Can you return the items word for word, starting with their first line and going on through the line with "104, 449</region> <"?

** start of Extracted entries **

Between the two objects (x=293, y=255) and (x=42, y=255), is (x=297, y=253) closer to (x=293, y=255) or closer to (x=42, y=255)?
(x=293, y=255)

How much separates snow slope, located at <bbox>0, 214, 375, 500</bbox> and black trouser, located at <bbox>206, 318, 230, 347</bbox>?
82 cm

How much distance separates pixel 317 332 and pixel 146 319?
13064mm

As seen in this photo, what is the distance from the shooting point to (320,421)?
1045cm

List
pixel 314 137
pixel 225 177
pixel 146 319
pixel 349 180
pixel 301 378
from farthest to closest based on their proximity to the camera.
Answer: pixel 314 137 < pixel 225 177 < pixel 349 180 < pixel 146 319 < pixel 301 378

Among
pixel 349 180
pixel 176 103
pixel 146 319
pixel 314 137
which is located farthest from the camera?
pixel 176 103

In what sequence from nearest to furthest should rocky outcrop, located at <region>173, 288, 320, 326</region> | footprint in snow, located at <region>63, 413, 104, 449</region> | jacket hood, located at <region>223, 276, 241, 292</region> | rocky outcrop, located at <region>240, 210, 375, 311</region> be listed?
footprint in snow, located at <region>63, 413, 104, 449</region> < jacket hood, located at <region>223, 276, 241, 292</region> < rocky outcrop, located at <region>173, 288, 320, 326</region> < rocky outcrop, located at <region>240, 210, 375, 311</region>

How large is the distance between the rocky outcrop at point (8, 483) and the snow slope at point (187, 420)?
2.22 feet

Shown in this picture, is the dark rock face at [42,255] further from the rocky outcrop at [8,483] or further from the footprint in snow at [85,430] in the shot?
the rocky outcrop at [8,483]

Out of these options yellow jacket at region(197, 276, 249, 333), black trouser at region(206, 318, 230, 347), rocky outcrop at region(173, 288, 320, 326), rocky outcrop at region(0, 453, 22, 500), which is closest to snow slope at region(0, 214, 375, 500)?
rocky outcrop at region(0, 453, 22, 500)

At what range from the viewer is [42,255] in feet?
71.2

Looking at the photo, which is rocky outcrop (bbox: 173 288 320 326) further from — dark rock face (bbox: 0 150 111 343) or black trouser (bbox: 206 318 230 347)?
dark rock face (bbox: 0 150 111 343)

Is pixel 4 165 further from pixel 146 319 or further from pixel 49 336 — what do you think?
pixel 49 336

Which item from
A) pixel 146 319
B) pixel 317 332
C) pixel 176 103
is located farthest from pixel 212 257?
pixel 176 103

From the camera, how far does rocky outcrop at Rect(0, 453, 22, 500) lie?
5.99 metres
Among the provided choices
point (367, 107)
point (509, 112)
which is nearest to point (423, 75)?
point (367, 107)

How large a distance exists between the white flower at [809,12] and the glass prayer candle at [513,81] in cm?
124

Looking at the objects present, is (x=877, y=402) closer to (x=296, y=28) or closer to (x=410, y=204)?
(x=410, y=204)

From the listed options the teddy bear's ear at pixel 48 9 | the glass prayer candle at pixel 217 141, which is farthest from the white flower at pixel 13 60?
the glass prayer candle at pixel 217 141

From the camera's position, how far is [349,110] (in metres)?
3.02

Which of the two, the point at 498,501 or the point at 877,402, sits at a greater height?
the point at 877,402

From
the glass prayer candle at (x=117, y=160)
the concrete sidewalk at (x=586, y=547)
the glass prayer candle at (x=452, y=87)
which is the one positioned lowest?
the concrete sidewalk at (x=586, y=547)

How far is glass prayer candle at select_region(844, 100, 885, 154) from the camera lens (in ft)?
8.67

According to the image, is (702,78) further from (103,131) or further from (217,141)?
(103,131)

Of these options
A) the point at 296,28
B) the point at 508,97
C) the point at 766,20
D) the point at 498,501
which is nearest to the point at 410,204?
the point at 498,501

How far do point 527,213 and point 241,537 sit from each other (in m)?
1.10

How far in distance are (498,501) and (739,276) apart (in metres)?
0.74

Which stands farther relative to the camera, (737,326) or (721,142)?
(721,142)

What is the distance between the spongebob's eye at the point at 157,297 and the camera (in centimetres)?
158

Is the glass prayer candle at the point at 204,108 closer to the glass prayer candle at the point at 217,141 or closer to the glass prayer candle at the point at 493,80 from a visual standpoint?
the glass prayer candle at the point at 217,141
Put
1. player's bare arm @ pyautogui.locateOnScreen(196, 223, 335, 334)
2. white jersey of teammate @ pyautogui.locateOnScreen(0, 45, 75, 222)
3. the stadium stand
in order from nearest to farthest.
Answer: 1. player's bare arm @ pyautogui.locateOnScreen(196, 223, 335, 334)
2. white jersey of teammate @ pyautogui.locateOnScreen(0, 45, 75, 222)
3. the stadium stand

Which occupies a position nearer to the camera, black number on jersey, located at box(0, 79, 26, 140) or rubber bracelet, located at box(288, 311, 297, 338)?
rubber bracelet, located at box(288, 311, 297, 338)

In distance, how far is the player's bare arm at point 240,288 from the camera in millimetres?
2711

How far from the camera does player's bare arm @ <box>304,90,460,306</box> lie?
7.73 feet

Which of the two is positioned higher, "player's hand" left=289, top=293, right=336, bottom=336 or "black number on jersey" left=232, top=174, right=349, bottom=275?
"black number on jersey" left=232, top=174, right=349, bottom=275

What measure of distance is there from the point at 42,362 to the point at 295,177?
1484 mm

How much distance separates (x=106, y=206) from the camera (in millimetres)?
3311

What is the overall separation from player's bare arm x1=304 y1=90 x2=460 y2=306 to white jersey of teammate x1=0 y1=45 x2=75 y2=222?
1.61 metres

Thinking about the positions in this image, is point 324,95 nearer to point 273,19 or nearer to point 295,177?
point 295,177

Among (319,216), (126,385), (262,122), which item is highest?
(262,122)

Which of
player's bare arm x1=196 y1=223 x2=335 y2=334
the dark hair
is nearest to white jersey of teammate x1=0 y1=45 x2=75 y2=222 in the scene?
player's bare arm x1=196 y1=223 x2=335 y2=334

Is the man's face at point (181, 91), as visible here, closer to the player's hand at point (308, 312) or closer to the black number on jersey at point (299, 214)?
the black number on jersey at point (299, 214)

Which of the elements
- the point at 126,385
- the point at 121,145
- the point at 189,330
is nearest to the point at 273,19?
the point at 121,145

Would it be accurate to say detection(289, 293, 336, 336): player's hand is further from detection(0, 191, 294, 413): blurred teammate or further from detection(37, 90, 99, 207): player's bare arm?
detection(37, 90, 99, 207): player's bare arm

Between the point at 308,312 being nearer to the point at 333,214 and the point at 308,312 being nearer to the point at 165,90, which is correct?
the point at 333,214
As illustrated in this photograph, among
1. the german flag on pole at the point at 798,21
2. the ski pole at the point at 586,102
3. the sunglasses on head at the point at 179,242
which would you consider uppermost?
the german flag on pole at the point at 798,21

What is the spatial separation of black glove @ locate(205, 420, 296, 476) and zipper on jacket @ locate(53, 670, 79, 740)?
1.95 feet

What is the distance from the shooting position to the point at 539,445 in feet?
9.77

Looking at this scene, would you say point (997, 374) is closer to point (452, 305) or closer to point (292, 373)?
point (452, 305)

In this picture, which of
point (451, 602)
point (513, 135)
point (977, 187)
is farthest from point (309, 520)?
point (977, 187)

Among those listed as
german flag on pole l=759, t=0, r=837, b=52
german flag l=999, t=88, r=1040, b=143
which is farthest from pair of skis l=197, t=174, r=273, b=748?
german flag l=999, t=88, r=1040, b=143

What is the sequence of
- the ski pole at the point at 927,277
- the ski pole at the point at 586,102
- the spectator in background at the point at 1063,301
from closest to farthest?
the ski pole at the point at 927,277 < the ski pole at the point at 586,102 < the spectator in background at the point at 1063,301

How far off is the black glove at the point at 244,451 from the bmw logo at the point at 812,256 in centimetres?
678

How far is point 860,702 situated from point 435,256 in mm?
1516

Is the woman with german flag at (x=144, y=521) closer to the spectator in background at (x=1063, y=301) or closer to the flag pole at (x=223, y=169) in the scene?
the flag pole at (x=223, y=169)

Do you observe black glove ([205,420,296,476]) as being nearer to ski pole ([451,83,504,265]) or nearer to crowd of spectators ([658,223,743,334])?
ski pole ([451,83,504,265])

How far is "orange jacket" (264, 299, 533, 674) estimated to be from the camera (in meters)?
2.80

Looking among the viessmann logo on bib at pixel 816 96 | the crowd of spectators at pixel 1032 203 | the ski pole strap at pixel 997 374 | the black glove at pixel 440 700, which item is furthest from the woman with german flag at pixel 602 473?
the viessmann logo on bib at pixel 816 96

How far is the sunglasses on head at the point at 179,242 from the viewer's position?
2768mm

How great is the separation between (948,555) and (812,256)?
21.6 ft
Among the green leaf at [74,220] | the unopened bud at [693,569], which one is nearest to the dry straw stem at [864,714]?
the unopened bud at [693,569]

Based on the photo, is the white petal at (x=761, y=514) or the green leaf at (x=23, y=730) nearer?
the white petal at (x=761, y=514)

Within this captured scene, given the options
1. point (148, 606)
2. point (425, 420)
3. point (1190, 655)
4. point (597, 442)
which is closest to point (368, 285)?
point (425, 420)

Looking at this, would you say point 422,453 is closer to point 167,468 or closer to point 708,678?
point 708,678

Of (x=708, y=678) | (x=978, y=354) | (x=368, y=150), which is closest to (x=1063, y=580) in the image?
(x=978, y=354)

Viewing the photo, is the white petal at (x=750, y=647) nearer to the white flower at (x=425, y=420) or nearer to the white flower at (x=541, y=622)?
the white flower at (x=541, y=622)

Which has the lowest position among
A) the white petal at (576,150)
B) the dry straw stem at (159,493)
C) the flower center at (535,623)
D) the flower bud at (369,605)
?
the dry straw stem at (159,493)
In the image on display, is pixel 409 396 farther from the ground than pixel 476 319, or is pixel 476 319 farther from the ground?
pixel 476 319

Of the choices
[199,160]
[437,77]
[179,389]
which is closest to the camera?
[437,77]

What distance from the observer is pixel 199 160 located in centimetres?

** end of Extracted entries **

Written solution.
Between the two objects (x=293, y=255) and (x=42, y=255), is (x=297, y=253) closer to (x=293, y=255) or closer to (x=42, y=255)?
(x=293, y=255)

How much separates snow slope, located at <bbox>0, 214, 375, 500</bbox> and black trouser, located at <bbox>206, 318, 230, 347</bbox>?
82 cm

How much distance separates pixel 317 332 and pixel 146 319?
13064mm

As seen in this photo, what is the distance from the shooting point to (320,421)?
1045cm

List
pixel 314 137
pixel 225 177
pixel 146 319
pixel 349 180
pixel 301 378
from farthest to closest based on their proximity to the camera.
Answer: pixel 314 137 < pixel 225 177 < pixel 349 180 < pixel 146 319 < pixel 301 378

Among
pixel 349 180
pixel 176 103
pixel 146 319
pixel 314 137
which is located farthest from the camera?
pixel 176 103

In what sequence from nearest to furthest should rocky outcrop, located at <region>173, 288, 320, 326</region> | footprint in snow, located at <region>63, 413, 104, 449</region> | jacket hood, located at <region>223, 276, 241, 292</region> | rocky outcrop, located at <region>240, 210, 375, 311</region> be listed?
footprint in snow, located at <region>63, 413, 104, 449</region> < jacket hood, located at <region>223, 276, 241, 292</region> < rocky outcrop, located at <region>173, 288, 320, 326</region> < rocky outcrop, located at <region>240, 210, 375, 311</region>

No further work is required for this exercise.